The only remaining decision was to choose where to plant them. There was no testing of the idea on a small scale; no planting on a somewhat obscure street; the City Council went straight for the most important street in Perth: St Georges Terrace. By mid-July the work had started and somewhere between 200 and 300 trees were purchased and planted.

Lemon Trees

Several weeks after the lemon trees were planted it was reported that the efforts of the council were being thwarted “by the action of vandals.” Just as they feared, in some areas, thieves had targeted the trees. Not satisfied with stealing only the fruit, they had stolen entire trees.

Vandals

Not everyone was happy with the choice of lemons and after hearing many complaints a reporter for The West Australian interviewed Mr Adrian Despeissis who was the viticultural and horticultural expert for the Department of Agriculture. His opinion was damning.

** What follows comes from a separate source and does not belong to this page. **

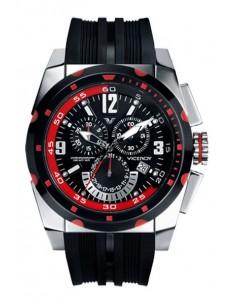 Reloj Viceroy 42115-75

Mr Despeissis stated that…very few of the lemon trees would ever reach a bearing stage, and if ever they did they would be a nuisance to the public.

Furthermore, they were thorny, would be a nuisance to traffic if not cut back and would be covered in dust in summer which would almost certainly stunt their growth. Perth’s sandy soil was also not suited for the lemon and should they attract any pests or disease, it would be the council’s responsibility to rectify the problem.

With the decision looking as though it was a proverbial lemon, a reporter for The Daily News did not hold back stating that the council had committed a “huge blunder” and was guilty of “wasteful expenditure“.

Too Funny

Despite the heavy criticism the trees remained in place. Three months later the West Australian Sunday Times joked that in ten years “…it is proposed to put boys with glasses, sugar and squeezers under each tree to sell lemonade and produce a revenue for the town councillors to splash on municipal guzzlings.

Vandalism and the inevitable pests continued to plague the lemon trees (and the council) for four more years. Their decision had not been a successful one. When the last of the trees were removed in 1903 the Sunday Times remarked that the “miserable apologies for shrubs” were gone and the experiment was finally over.

No lemons will ever grow in St. George’s-terrace except on pub counters.